▸ **Problem description**
Write the following entries out again exactly, skipping each image.

▸ **Stored data**
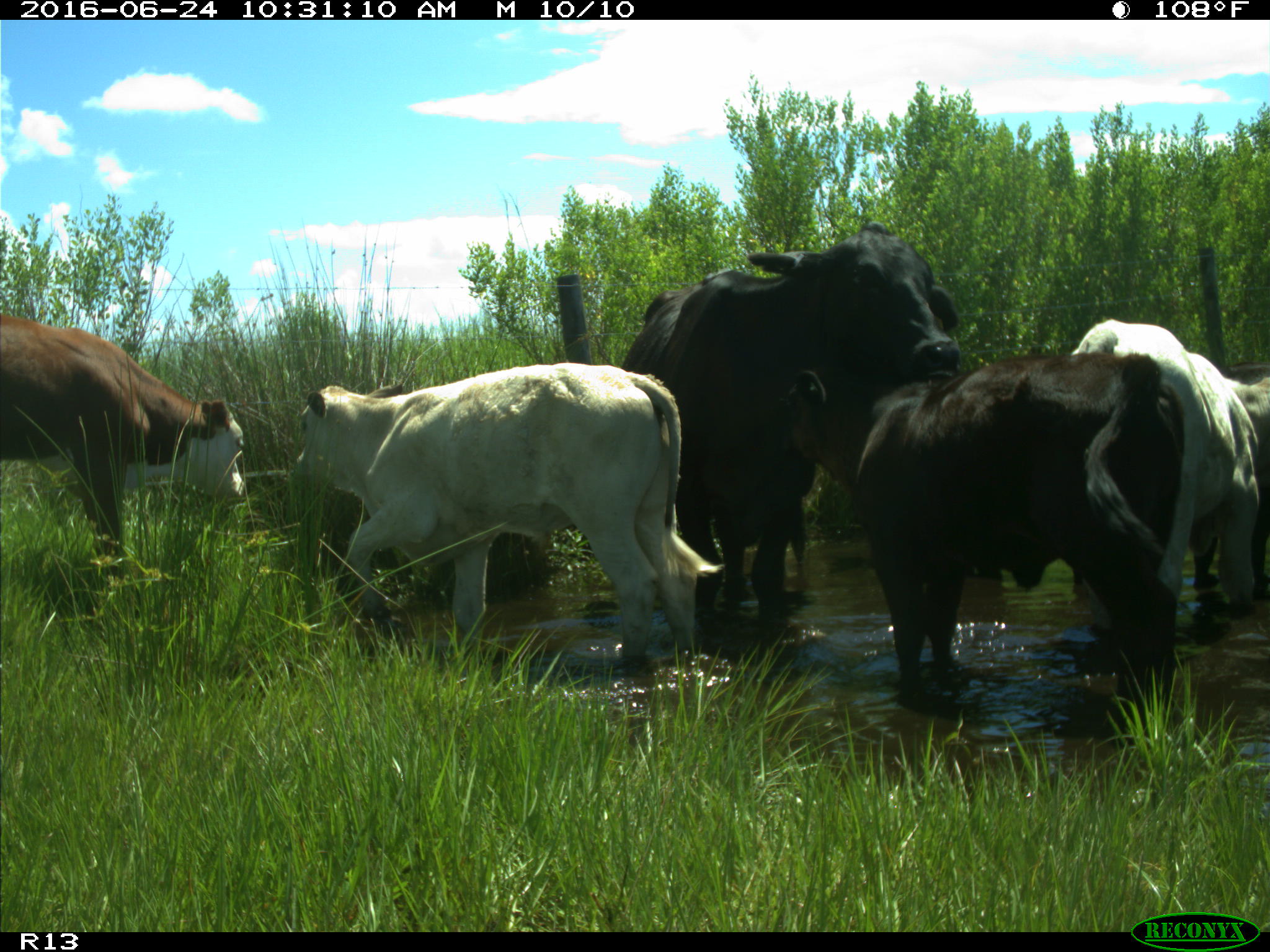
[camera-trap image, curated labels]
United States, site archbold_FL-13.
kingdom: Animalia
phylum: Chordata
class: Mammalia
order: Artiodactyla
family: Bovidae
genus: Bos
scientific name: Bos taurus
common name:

▸ **Expected output**
[camera-trap image, curated labels]
United States, site archbold_FL-13.
kingdom: Animalia
phylum: Chordata
class: Mammalia
order: Artiodactyla
family: Bovidae
genus: Bos
scientific name: Bos taurus
common name:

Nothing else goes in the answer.